Technically, even though they often have the word `Error` in their name, most of the errors you'll encounter when programming in Python are called _exceptions_. These describe situations where a line of code may or may not work, depending on other factors. These other factors include the rest of the code in the program, the input to the program, the environment in which the program is being run, etc.   

The example above is an exception because the line `return float(amt)` works _except_ when `amt` is a string that contains something besides numerals and a period. 

Different from exceptions are **syntax errors**. A syntax error means that the line of code will never work because Python cannot parse it (i.e., interpret it correctly). 

For example, the following line of code will produce a syntax error because I failed to close the quotation marks around the string argument to `print()`:

```
print('Hello, cruel world!)
```

But in practice, this distinction doesn't matter very much, so feel free to refer to both exceptions and syntax errors as errors!
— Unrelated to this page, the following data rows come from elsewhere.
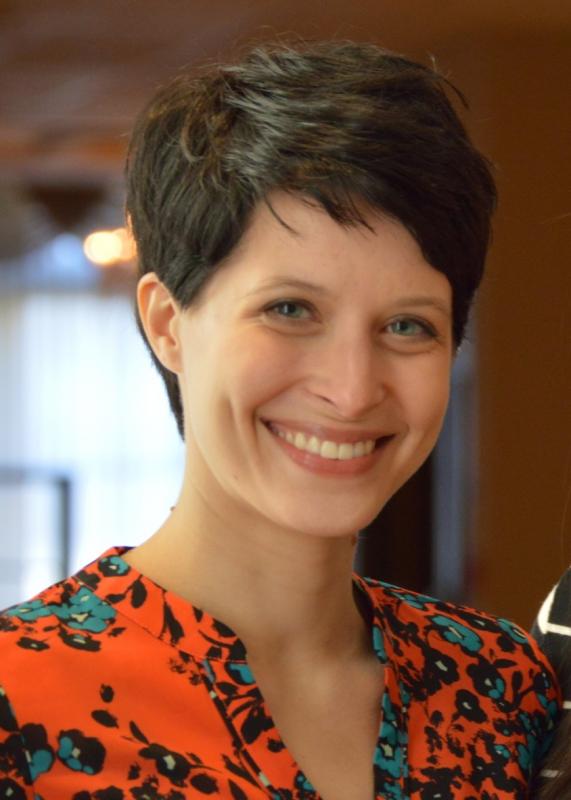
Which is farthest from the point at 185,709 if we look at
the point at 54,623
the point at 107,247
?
the point at 107,247

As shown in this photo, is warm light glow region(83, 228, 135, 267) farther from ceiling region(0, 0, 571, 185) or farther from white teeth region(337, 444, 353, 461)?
white teeth region(337, 444, 353, 461)

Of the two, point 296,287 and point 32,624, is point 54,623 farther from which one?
point 296,287

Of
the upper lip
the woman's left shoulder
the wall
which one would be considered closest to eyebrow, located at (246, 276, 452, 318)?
the upper lip

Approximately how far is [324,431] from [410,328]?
131 mm

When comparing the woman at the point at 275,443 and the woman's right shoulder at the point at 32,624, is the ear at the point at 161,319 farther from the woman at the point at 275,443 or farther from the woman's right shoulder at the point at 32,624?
the woman's right shoulder at the point at 32,624

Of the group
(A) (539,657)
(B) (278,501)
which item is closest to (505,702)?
(A) (539,657)

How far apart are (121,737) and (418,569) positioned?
5.66m

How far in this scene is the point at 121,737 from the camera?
1.36 metres

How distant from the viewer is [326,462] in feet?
4.77

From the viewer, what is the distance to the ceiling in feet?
17.2

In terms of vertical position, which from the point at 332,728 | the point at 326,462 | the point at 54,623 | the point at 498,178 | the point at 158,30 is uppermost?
the point at 158,30

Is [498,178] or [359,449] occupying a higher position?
[498,178]

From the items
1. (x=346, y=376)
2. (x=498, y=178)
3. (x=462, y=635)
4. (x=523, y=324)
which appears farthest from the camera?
(x=523, y=324)

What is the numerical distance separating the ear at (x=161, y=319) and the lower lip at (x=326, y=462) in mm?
152
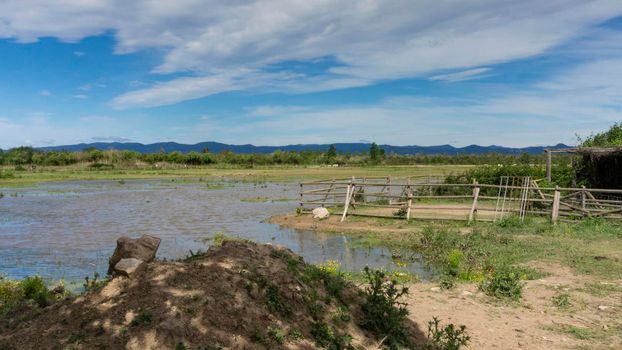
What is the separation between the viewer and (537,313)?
752 cm

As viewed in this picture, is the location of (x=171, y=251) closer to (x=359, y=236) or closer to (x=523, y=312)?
(x=359, y=236)

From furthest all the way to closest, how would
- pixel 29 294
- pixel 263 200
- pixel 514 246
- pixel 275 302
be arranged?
1. pixel 263 200
2. pixel 514 246
3. pixel 29 294
4. pixel 275 302

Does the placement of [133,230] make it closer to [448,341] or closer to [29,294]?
[29,294]

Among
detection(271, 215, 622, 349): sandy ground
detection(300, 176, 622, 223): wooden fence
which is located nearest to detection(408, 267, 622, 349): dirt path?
detection(271, 215, 622, 349): sandy ground

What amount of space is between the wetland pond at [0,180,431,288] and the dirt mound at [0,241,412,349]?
218 inches

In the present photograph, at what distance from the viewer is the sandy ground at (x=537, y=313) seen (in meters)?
6.39

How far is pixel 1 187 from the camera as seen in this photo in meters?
41.3

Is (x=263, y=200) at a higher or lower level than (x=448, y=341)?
lower

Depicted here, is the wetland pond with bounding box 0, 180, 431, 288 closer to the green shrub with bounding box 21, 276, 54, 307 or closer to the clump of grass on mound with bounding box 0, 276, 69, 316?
the clump of grass on mound with bounding box 0, 276, 69, 316

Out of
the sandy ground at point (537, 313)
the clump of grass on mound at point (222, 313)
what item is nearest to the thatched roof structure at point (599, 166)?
the sandy ground at point (537, 313)

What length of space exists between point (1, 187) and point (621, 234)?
4506 centimetres

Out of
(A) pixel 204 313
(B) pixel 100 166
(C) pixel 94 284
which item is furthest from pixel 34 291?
(B) pixel 100 166

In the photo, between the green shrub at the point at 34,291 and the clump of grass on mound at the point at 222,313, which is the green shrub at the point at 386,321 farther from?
the green shrub at the point at 34,291

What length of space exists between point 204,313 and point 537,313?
541cm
## Wrap up / Final exercise

In this homework, you practiced writing documenting code with **comments**. You used the official Python documentation to learn more about the `str.split()` **method**. And you wrote your first Python **function**, `dollars_to_float`. You also encountered some Python error messages, which we'll learn more about tomorrow.

You'll use your `dollars_to_float` function, as well as the skills covered in this homework, in the team exercises tomorrow.

The final part of the homework or today is an [autograded exercise](./HW_2_GR.ipynb), designed to test your grasp of the concepts covered on Days 1 and 2.